Therapy provided to Soldiers who have suffered injuries is somewhat the same as in the past but with one important difference, said Petrone — there is much more of an emphasis on preventative care.
“When you’re done with the physical therapy part, that’s when you’re trying to say, ‘OK, we are going to have to change our mindset and emphasize injury prevention. Yeah, I know you can probably run right now, and you’re cleared to go, but we need to work on running mechanics, movement patterns, how you do some of these exercises … so that you don’t get hurt again.’”
Frederick, a Soldier of 16 years, said he sees much benefit in the program versus how the Army handled PT injures in the past.
“We didn’t have this,” he said of the MAT program. “There wasn’t a strength coach to ensure the (exercise) precision pieces were being executed by the Soldiers. Once they were healed and cleared to go back to their units, there was no one to check to see if the Soldiers’ movement mechanics were correct to keep them from returning.”
On average, the 23rd QM Bde. MAT teams see roughly 400 students per month during physical therapy sessions, said Petrone.
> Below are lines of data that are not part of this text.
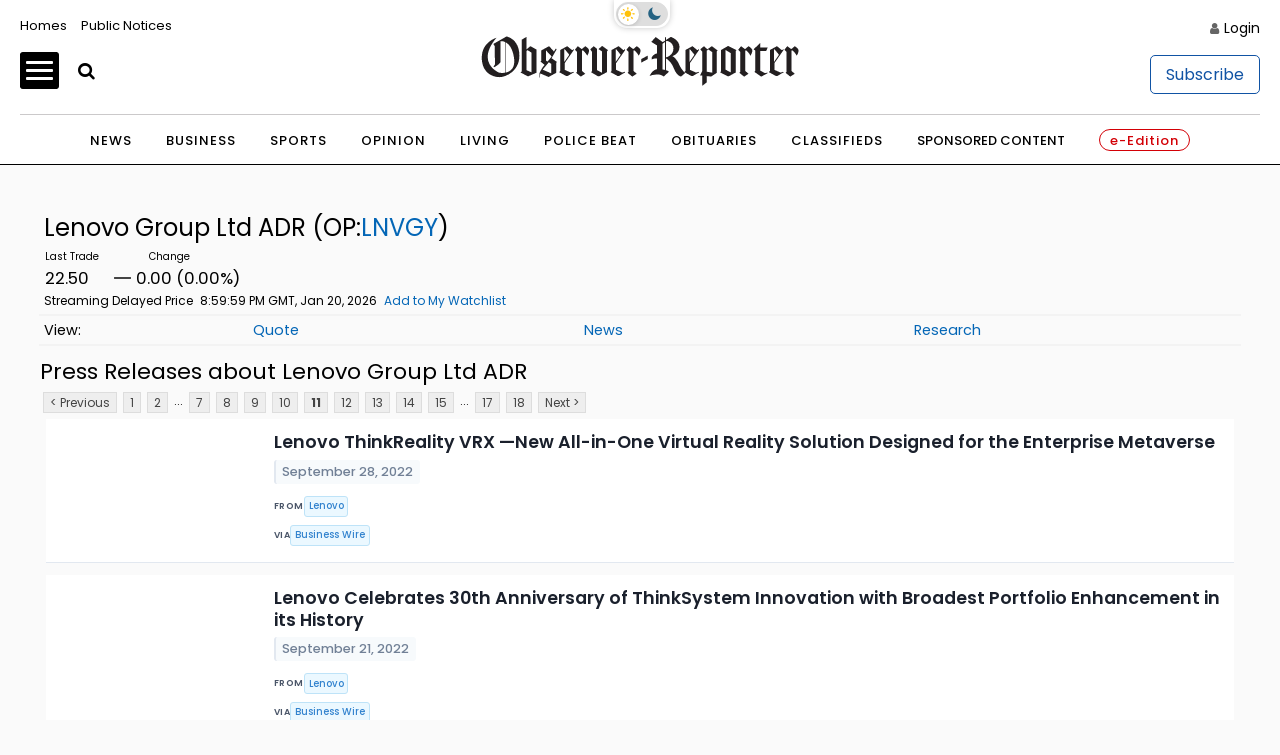

--- FILE ---
content_type: application/javascript; charset=utf-8
request_url: https://fundingchoicesmessages.google.com/f/AGSKWxW-vTQVZbVdOBizi4j5mAeY_Dp93lRHEshRYZfvyRVChBqY4oRyK19yZun-nbzrLIrOVMb7P7cSEZNS6qw8zy4P4I5YB4f9wskN4z-0Pjt9fN_9UMoXze3yo4syso2FCAqTbXGw7yFkAzYCkS9CSyOfXtjS25R7sp4nE7TDeXPK5nObpYdMBS54qVW7/_/landingads?/predictad./bannerfile/ad_/adrendererfactory./ads.cms
body_size: -1293
content:
window['2b7a3e66-6e66-4760-8524-e0417647abfa'] = true;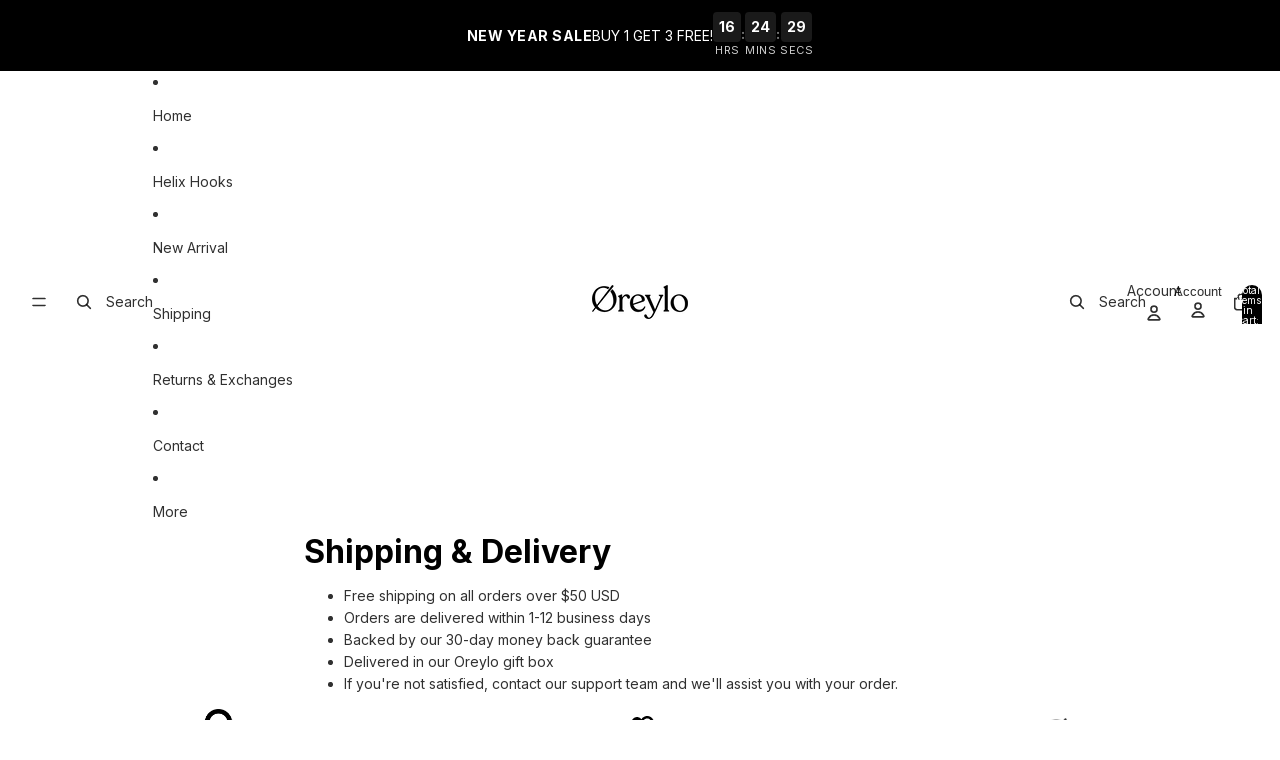

--- FILE ---
content_type: text/javascript; charset=utf-8
request_url: https://oreylo.com/en-benelux/cart/update.js
body_size: -19
content:
{"token":"hWN7wqzdjIVp2vBW4ODEEfIn?key=4c94249ab689935cef8a7b103f8b9115","note":null,"attributes":{},"original_total_price":0,"total_price":0,"total_discount":0,"total_weight":0.0,"item_count":0,"items":[],"requires_shipping":false,"currency":"USD","items_subtotal_price":0,"cart_level_discount_applications":[],"discount_codes":[],"items_changelog":{"added":[]}}

--- FILE ---
content_type: text/json
request_url: https://conf.config-security.com/model
body_size: 86
content:
{"title":"recommendation AI model (keras)","structure":"release_id=0x25:49:27:2d:2e:31:4d:69:35:7d:57:39:75:74:41:2e:26:75:24:36:57:37:33:54:2e:71:5d:47:59;keras;l5zk36r72ge44sp39mvs5s6thzgqwu31uixr6oypwk2c6lihx6v40awz1ur4rh2qoxliet8k","weights":"../weights/2549272d.h5","biases":"../biases/2549272d.h5"}

--- FILE ---
content_type: text/javascript; charset=utf-8
request_url: https://oreylo.com/en-benelux/cart/update.js
body_size: 525
content:
{"token":"hWN7wqzgZBchm5LST89MMTUv?key=e5401d6b3528346b3453cc8717905bca","note":null,"attributes":{"ot_fbc_fbp":"{\"fbc\":null,\"fbp\":\"fb.1.1769191519189.1769191612459\"}","obj_campaign":"{\"utm_source\":\"\",\"utm_campaign\":\"\",\"adset_name\":\"\",\"ad_name\":\"\",\"campaign_id\":\"\",\"adset_id\":\"\",\"ad_id\":\"\"}","external_id":"vNfLgBJZxP","section_order_id":"yZB3en1BhJ","logs":"[]"},"original_total_price":0,"total_price":0,"total_discount":0,"total_weight":0.0,"item_count":0,"items":[],"requires_shipping":false,"currency":"USD","items_subtotal_price":0,"cart_level_discount_applications":[],"discount_codes":[],"items_changelog":{"added":[]}}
Several hundred more are provided instruction on injury prevention.
The MAT teams are a collaborative effort of the Training and Doctrine Command and Medical Command.
The program at Fort Lee, comprised of two clinics (another is located at the Ordnance School’s 59th Ordnance Bde.), has been extended for at least another year. While the data is still being analyzed in reference to the program’s effectiveness, no decision has been made on whether it will be implemented Armywide.